**PROVIDED TEXT**.
On April 22, the Securities and Exchange Commission (SEC) announced that it had entered into a nonprosecution agreement (NPA) with Ralph Lauren Corp. to resolve alleged violations of the Foreign Corrupt Practices Act by a wholly owned Argentinian subsidiary of the company. The NPA was the first ever entered into by the SEC in an FCPA matter. Ralph Lauren also entered into an NPA with the Department of Justice related to the same conduct. As part of the agreements, the company agreed to pay $1.6 million in total penalties, disgorgement and interest.
Summary of the Alleged Misconduct
The SEC alleged that Ralph Lauren’s Argentinian subsidiary (“RLC Argentina”) paid $593,000 in bribes to Argentinian officials to gain greater market access for the company’s products. From 2005 to 2009, RLC Argentina’s general manager allegedly paid bribes totaling $568,000 to Argentinian customs officials to assist in improperly obtaining paperwork necessary for Ralph Lauren’s products to clear customs, to permit clearance of items without the necessary paperwork, to permit clearance of prohibited goods and to avoid inspection of products by Argentinian customs officials. RLC Argentina paid the bribes through a third-party customs broker. The broker submitted invoices to RLC Argentina that mischaracterized payment requests as “Loading and Delivery Expenses” and “Stamps Tax/Label Tax” when, in fact, those expenses were allegedly used to pay bribes to Argentinian officials.
During the same time period, RLC Argentina’s general manager allegedly provided or authorized gifts to Argentinian officials to secure the importation of Ralph Lauren’s products. The gifts allegedly included perfume, dresses and handbags valued at between $400 and $14,000 per item.
In addition to the alleged bribes, the SEC also alleged that Ralph Lauren had failed to maintain an adequate system of internal controls at its Argentinian subsidiary, noting that the company’s existing FCPA compliance program “warranted further strengthening to ensure effective compliance with the laws.”
The SEC identified several key factors that supported its decision to offer Ralph Lauren an NPA.
First, Ralph Lauren discovered the alleged misconduct during the worldwide rollout of enhancements to its FCPA compliance policy in 2010. Less than six months after the release of the new FCPA compliance policy that was disseminated through the company’s intranet site, RLC Argentina employees reviewing the new policy reported concerns regarding the conduct of the third-party customs broker to management.

**AIM**.
Decide whether each statement agrees with the Ralph Lauren settlement text, answering yes or no and quoting the deciding words of the text. (a) The agreement with Ralph Lauren was the first of its kind the SEC had reached in an FCPA matter. (b) RLC Argentina paid the customs bribes without using any intermediary. (c) Ralph Lauren uncovered the alleged misconduct during a compliance review in 2012. The material after this point has no role here.

**Dataset entries**.

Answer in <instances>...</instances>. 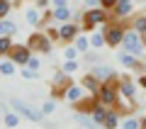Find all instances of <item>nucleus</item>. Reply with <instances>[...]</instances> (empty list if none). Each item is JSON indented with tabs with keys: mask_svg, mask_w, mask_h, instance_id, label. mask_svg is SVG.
<instances>
[{
	"mask_svg": "<svg viewBox=\"0 0 146 129\" xmlns=\"http://www.w3.org/2000/svg\"><path fill=\"white\" fill-rule=\"evenodd\" d=\"M102 32H105V39H107V47L110 49H117V47H122V41H124L127 25H124V22H107Z\"/></svg>",
	"mask_w": 146,
	"mask_h": 129,
	"instance_id": "nucleus-2",
	"label": "nucleus"
},
{
	"mask_svg": "<svg viewBox=\"0 0 146 129\" xmlns=\"http://www.w3.org/2000/svg\"><path fill=\"white\" fill-rule=\"evenodd\" d=\"M110 20H112L110 10H105V7H90L88 12H83V29H95L98 25H105Z\"/></svg>",
	"mask_w": 146,
	"mask_h": 129,
	"instance_id": "nucleus-4",
	"label": "nucleus"
},
{
	"mask_svg": "<svg viewBox=\"0 0 146 129\" xmlns=\"http://www.w3.org/2000/svg\"><path fill=\"white\" fill-rule=\"evenodd\" d=\"M68 0H51V7H66Z\"/></svg>",
	"mask_w": 146,
	"mask_h": 129,
	"instance_id": "nucleus-38",
	"label": "nucleus"
},
{
	"mask_svg": "<svg viewBox=\"0 0 146 129\" xmlns=\"http://www.w3.org/2000/svg\"><path fill=\"white\" fill-rule=\"evenodd\" d=\"M119 117H122V114L117 112V110H110L107 117H105V122H102V127L105 129H117V127H119Z\"/></svg>",
	"mask_w": 146,
	"mask_h": 129,
	"instance_id": "nucleus-17",
	"label": "nucleus"
},
{
	"mask_svg": "<svg viewBox=\"0 0 146 129\" xmlns=\"http://www.w3.org/2000/svg\"><path fill=\"white\" fill-rule=\"evenodd\" d=\"M27 66H29L32 71H39V68H42V61H39V59H34V56H32L29 61H27Z\"/></svg>",
	"mask_w": 146,
	"mask_h": 129,
	"instance_id": "nucleus-34",
	"label": "nucleus"
},
{
	"mask_svg": "<svg viewBox=\"0 0 146 129\" xmlns=\"http://www.w3.org/2000/svg\"><path fill=\"white\" fill-rule=\"evenodd\" d=\"M90 47H93V49H102V47H107V39H105V32H95V34L90 37Z\"/></svg>",
	"mask_w": 146,
	"mask_h": 129,
	"instance_id": "nucleus-25",
	"label": "nucleus"
},
{
	"mask_svg": "<svg viewBox=\"0 0 146 129\" xmlns=\"http://www.w3.org/2000/svg\"><path fill=\"white\" fill-rule=\"evenodd\" d=\"M139 85L146 90V73H144V76H139Z\"/></svg>",
	"mask_w": 146,
	"mask_h": 129,
	"instance_id": "nucleus-40",
	"label": "nucleus"
},
{
	"mask_svg": "<svg viewBox=\"0 0 146 129\" xmlns=\"http://www.w3.org/2000/svg\"><path fill=\"white\" fill-rule=\"evenodd\" d=\"M131 27H134L136 32H141V34H146V12H136V15L131 17Z\"/></svg>",
	"mask_w": 146,
	"mask_h": 129,
	"instance_id": "nucleus-22",
	"label": "nucleus"
},
{
	"mask_svg": "<svg viewBox=\"0 0 146 129\" xmlns=\"http://www.w3.org/2000/svg\"><path fill=\"white\" fill-rule=\"evenodd\" d=\"M117 59H119V63H122L124 68H134L136 63H139V56H136V54H131V51H127V49H122Z\"/></svg>",
	"mask_w": 146,
	"mask_h": 129,
	"instance_id": "nucleus-15",
	"label": "nucleus"
},
{
	"mask_svg": "<svg viewBox=\"0 0 146 129\" xmlns=\"http://www.w3.org/2000/svg\"><path fill=\"white\" fill-rule=\"evenodd\" d=\"M71 73H66L61 68V71L56 73V76L51 78V98H58V95H66V90H68V85H71Z\"/></svg>",
	"mask_w": 146,
	"mask_h": 129,
	"instance_id": "nucleus-7",
	"label": "nucleus"
},
{
	"mask_svg": "<svg viewBox=\"0 0 146 129\" xmlns=\"http://www.w3.org/2000/svg\"><path fill=\"white\" fill-rule=\"evenodd\" d=\"M83 3H85V5H88V7H98V5H102L100 0H83Z\"/></svg>",
	"mask_w": 146,
	"mask_h": 129,
	"instance_id": "nucleus-39",
	"label": "nucleus"
},
{
	"mask_svg": "<svg viewBox=\"0 0 146 129\" xmlns=\"http://www.w3.org/2000/svg\"><path fill=\"white\" fill-rule=\"evenodd\" d=\"M10 107L15 110L17 114L27 117L29 122H42V119H44V112H42V110H34V107H29L27 102H22V100H17V98H10Z\"/></svg>",
	"mask_w": 146,
	"mask_h": 129,
	"instance_id": "nucleus-5",
	"label": "nucleus"
},
{
	"mask_svg": "<svg viewBox=\"0 0 146 129\" xmlns=\"http://www.w3.org/2000/svg\"><path fill=\"white\" fill-rule=\"evenodd\" d=\"M85 93H88V90L83 88V83H71V85H68V90H66V95H63V98H66L68 102H73V105H78L80 100L85 98Z\"/></svg>",
	"mask_w": 146,
	"mask_h": 129,
	"instance_id": "nucleus-10",
	"label": "nucleus"
},
{
	"mask_svg": "<svg viewBox=\"0 0 146 129\" xmlns=\"http://www.w3.org/2000/svg\"><path fill=\"white\" fill-rule=\"evenodd\" d=\"M90 73H93L95 78H100L102 83L105 80H122V76H117L110 66H100V63H98V66H93V71H90Z\"/></svg>",
	"mask_w": 146,
	"mask_h": 129,
	"instance_id": "nucleus-11",
	"label": "nucleus"
},
{
	"mask_svg": "<svg viewBox=\"0 0 146 129\" xmlns=\"http://www.w3.org/2000/svg\"><path fill=\"white\" fill-rule=\"evenodd\" d=\"M119 95L134 98V85H131V80H129V78H124V76H122V80H119Z\"/></svg>",
	"mask_w": 146,
	"mask_h": 129,
	"instance_id": "nucleus-24",
	"label": "nucleus"
},
{
	"mask_svg": "<svg viewBox=\"0 0 146 129\" xmlns=\"http://www.w3.org/2000/svg\"><path fill=\"white\" fill-rule=\"evenodd\" d=\"M122 49H127V51L141 56V54L146 51V39H144V34H141V32H136L134 27H131V29H127L124 41H122Z\"/></svg>",
	"mask_w": 146,
	"mask_h": 129,
	"instance_id": "nucleus-3",
	"label": "nucleus"
},
{
	"mask_svg": "<svg viewBox=\"0 0 146 129\" xmlns=\"http://www.w3.org/2000/svg\"><path fill=\"white\" fill-rule=\"evenodd\" d=\"M36 3V7H39V10H46L49 5H51V0H34Z\"/></svg>",
	"mask_w": 146,
	"mask_h": 129,
	"instance_id": "nucleus-37",
	"label": "nucleus"
},
{
	"mask_svg": "<svg viewBox=\"0 0 146 129\" xmlns=\"http://www.w3.org/2000/svg\"><path fill=\"white\" fill-rule=\"evenodd\" d=\"M98 100L105 107H115L119 100V80H105L98 90Z\"/></svg>",
	"mask_w": 146,
	"mask_h": 129,
	"instance_id": "nucleus-1",
	"label": "nucleus"
},
{
	"mask_svg": "<svg viewBox=\"0 0 146 129\" xmlns=\"http://www.w3.org/2000/svg\"><path fill=\"white\" fill-rule=\"evenodd\" d=\"M12 47H15L12 37H0V56H7L12 51Z\"/></svg>",
	"mask_w": 146,
	"mask_h": 129,
	"instance_id": "nucleus-26",
	"label": "nucleus"
},
{
	"mask_svg": "<svg viewBox=\"0 0 146 129\" xmlns=\"http://www.w3.org/2000/svg\"><path fill=\"white\" fill-rule=\"evenodd\" d=\"M0 73H3V76H15V73H17V63L12 61V59L0 61Z\"/></svg>",
	"mask_w": 146,
	"mask_h": 129,
	"instance_id": "nucleus-23",
	"label": "nucleus"
},
{
	"mask_svg": "<svg viewBox=\"0 0 146 129\" xmlns=\"http://www.w3.org/2000/svg\"><path fill=\"white\" fill-rule=\"evenodd\" d=\"M134 100L136 98H127V95H119V100H117V112L122 114V117H129L131 112H134Z\"/></svg>",
	"mask_w": 146,
	"mask_h": 129,
	"instance_id": "nucleus-12",
	"label": "nucleus"
},
{
	"mask_svg": "<svg viewBox=\"0 0 146 129\" xmlns=\"http://www.w3.org/2000/svg\"><path fill=\"white\" fill-rule=\"evenodd\" d=\"M80 83H83V88L88 90V95H98L100 85H102V80H100V78H95L93 73H88V76H83V78H80Z\"/></svg>",
	"mask_w": 146,
	"mask_h": 129,
	"instance_id": "nucleus-13",
	"label": "nucleus"
},
{
	"mask_svg": "<svg viewBox=\"0 0 146 129\" xmlns=\"http://www.w3.org/2000/svg\"><path fill=\"white\" fill-rule=\"evenodd\" d=\"M100 3H102L100 7H105V10H112V7H115L117 3H119V0H100Z\"/></svg>",
	"mask_w": 146,
	"mask_h": 129,
	"instance_id": "nucleus-35",
	"label": "nucleus"
},
{
	"mask_svg": "<svg viewBox=\"0 0 146 129\" xmlns=\"http://www.w3.org/2000/svg\"><path fill=\"white\" fill-rule=\"evenodd\" d=\"M17 34V25L10 20H0V37H15Z\"/></svg>",
	"mask_w": 146,
	"mask_h": 129,
	"instance_id": "nucleus-21",
	"label": "nucleus"
},
{
	"mask_svg": "<svg viewBox=\"0 0 146 129\" xmlns=\"http://www.w3.org/2000/svg\"><path fill=\"white\" fill-rule=\"evenodd\" d=\"M83 59H85V61H88V63H93V66H95V63H98V56H95L93 51H88V54H83Z\"/></svg>",
	"mask_w": 146,
	"mask_h": 129,
	"instance_id": "nucleus-36",
	"label": "nucleus"
},
{
	"mask_svg": "<svg viewBox=\"0 0 146 129\" xmlns=\"http://www.w3.org/2000/svg\"><path fill=\"white\" fill-rule=\"evenodd\" d=\"M117 129H124V127H117Z\"/></svg>",
	"mask_w": 146,
	"mask_h": 129,
	"instance_id": "nucleus-43",
	"label": "nucleus"
},
{
	"mask_svg": "<svg viewBox=\"0 0 146 129\" xmlns=\"http://www.w3.org/2000/svg\"><path fill=\"white\" fill-rule=\"evenodd\" d=\"M20 76L27 78V80H36L39 78V71H32L29 66H20Z\"/></svg>",
	"mask_w": 146,
	"mask_h": 129,
	"instance_id": "nucleus-28",
	"label": "nucleus"
},
{
	"mask_svg": "<svg viewBox=\"0 0 146 129\" xmlns=\"http://www.w3.org/2000/svg\"><path fill=\"white\" fill-rule=\"evenodd\" d=\"M17 124H20V114L12 110V112H5V127H10V129H15Z\"/></svg>",
	"mask_w": 146,
	"mask_h": 129,
	"instance_id": "nucleus-27",
	"label": "nucleus"
},
{
	"mask_svg": "<svg viewBox=\"0 0 146 129\" xmlns=\"http://www.w3.org/2000/svg\"><path fill=\"white\" fill-rule=\"evenodd\" d=\"M122 127H124V129H141V119H136V117H124Z\"/></svg>",
	"mask_w": 146,
	"mask_h": 129,
	"instance_id": "nucleus-29",
	"label": "nucleus"
},
{
	"mask_svg": "<svg viewBox=\"0 0 146 129\" xmlns=\"http://www.w3.org/2000/svg\"><path fill=\"white\" fill-rule=\"evenodd\" d=\"M76 122L80 124V127H85V129H100V124L93 119V114H88V112H76Z\"/></svg>",
	"mask_w": 146,
	"mask_h": 129,
	"instance_id": "nucleus-14",
	"label": "nucleus"
},
{
	"mask_svg": "<svg viewBox=\"0 0 146 129\" xmlns=\"http://www.w3.org/2000/svg\"><path fill=\"white\" fill-rule=\"evenodd\" d=\"M119 3H131V0H119Z\"/></svg>",
	"mask_w": 146,
	"mask_h": 129,
	"instance_id": "nucleus-42",
	"label": "nucleus"
},
{
	"mask_svg": "<svg viewBox=\"0 0 146 129\" xmlns=\"http://www.w3.org/2000/svg\"><path fill=\"white\" fill-rule=\"evenodd\" d=\"M80 29H83V25H78V22H63V25H58V39L61 41H73L80 34Z\"/></svg>",
	"mask_w": 146,
	"mask_h": 129,
	"instance_id": "nucleus-9",
	"label": "nucleus"
},
{
	"mask_svg": "<svg viewBox=\"0 0 146 129\" xmlns=\"http://www.w3.org/2000/svg\"><path fill=\"white\" fill-rule=\"evenodd\" d=\"M71 15H73V12L68 10V5L66 7H54V22H56V25L68 22V20H71Z\"/></svg>",
	"mask_w": 146,
	"mask_h": 129,
	"instance_id": "nucleus-18",
	"label": "nucleus"
},
{
	"mask_svg": "<svg viewBox=\"0 0 146 129\" xmlns=\"http://www.w3.org/2000/svg\"><path fill=\"white\" fill-rule=\"evenodd\" d=\"M141 129H146V117H144V119H141Z\"/></svg>",
	"mask_w": 146,
	"mask_h": 129,
	"instance_id": "nucleus-41",
	"label": "nucleus"
},
{
	"mask_svg": "<svg viewBox=\"0 0 146 129\" xmlns=\"http://www.w3.org/2000/svg\"><path fill=\"white\" fill-rule=\"evenodd\" d=\"M54 110H56V102H54V100H49V102H44V107H42V112H44V114H51Z\"/></svg>",
	"mask_w": 146,
	"mask_h": 129,
	"instance_id": "nucleus-33",
	"label": "nucleus"
},
{
	"mask_svg": "<svg viewBox=\"0 0 146 129\" xmlns=\"http://www.w3.org/2000/svg\"><path fill=\"white\" fill-rule=\"evenodd\" d=\"M112 15H115L117 20H122V17H129V15H131V3H117V5L112 7Z\"/></svg>",
	"mask_w": 146,
	"mask_h": 129,
	"instance_id": "nucleus-19",
	"label": "nucleus"
},
{
	"mask_svg": "<svg viewBox=\"0 0 146 129\" xmlns=\"http://www.w3.org/2000/svg\"><path fill=\"white\" fill-rule=\"evenodd\" d=\"M27 47L32 49V51H42V54H49L54 49V39L49 34H44V32H34V34L29 37V41H27Z\"/></svg>",
	"mask_w": 146,
	"mask_h": 129,
	"instance_id": "nucleus-6",
	"label": "nucleus"
},
{
	"mask_svg": "<svg viewBox=\"0 0 146 129\" xmlns=\"http://www.w3.org/2000/svg\"><path fill=\"white\" fill-rule=\"evenodd\" d=\"M63 71L73 76V73L78 71V61H76V59H66V63H63Z\"/></svg>",
	"mask_w": 146,
	"mask_h": 129,
	"instance_id": "nucleus-31",
	"label": "nucleus"
},
{
	"mask_svg": "<svg viewBox=\"0 0 146 129\" xmlns=\"http://www.w3.org/2000/svg\"><path fill=\"white\" fill-rule=\"evenodd\" d=\"M7 59H12L17 66H27V61L32 59V49L27 47V44H15L12 51L7 54Z\"/></svg>",
	"mask_w": 146,
	"mask_h": 129,
	"instance_id": "nucleus-8",
	"label": "nucleus"
},
{
	"mask_svg": "<svg viewBox=\"0 0 146 129\" xmlns=\"http://www.w3.org/2000/svg\"><path fill=\"white\" fill-rule=\"evenodd\" d=\"M73 47L78 49L80 54H88L90 49H93V47H90V37H83V34H78L76 39H73Z\"/></svg>",
	"mask_w": 146,
	"mask_h": 129,
	"instance_id": "nucleus-20",
	"label": "nucleus"
},
{
	"mask_svg": "<svg viewBox=\"0 0 146 129\" xmlns=\"http://www.w3.org/2000/svg\"><path fill=\"white\" fill-rule=\"evenodd\" d=\"M10 10H12V0H0V20H5Z\"/></svg>",
	"mask_w": 146,
	"mask_h": 129,
	"instance_id": "nucleus-30",
	"label": "nucleus"
},
{
	"mask_svg": "<svg viewBox=\"0 0 146 129\" xmlns=\"http://www.w3.org/2000/svg\"><path fill=\"white\" fill-rule=\"evenodd\" d=\"M78 49H76V47H66V49H63V59H78Z\"/></svg>",
	"mask_w": 146,
	"mask_h": 129,
	"instance_id": "nucleus-32",
	"label": "nucleus"
},
{
	"mask_svg": "<svg viewBox=\"0 0 146 129\" xmlns=\"http://www.w3.org/2000/svg\"><path fill=\"white\" fill-rule=\"evenodd\" d=\"M25 20H27V25L39 27L42 25V10H39V7H29V10L25 12Z\"/></svg>",
	"mask_w": 146,
	"mask_h": 129,
	"instance_id": "nucleus-16",
	"label": "nucleus"
}]
</instances>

**TASK RESPONSE**.
(a) Yes: "The NPA was the first ever entered into by the SEC in an FCPA matter."
(b) No: "RLC Argentina paid the bribes through a third-party customs broker."
(c) No: "Ralph Lauren discovered the alleged misconduct during the worldwide rollout of enhancements to its FCPA compliance policy in 2010."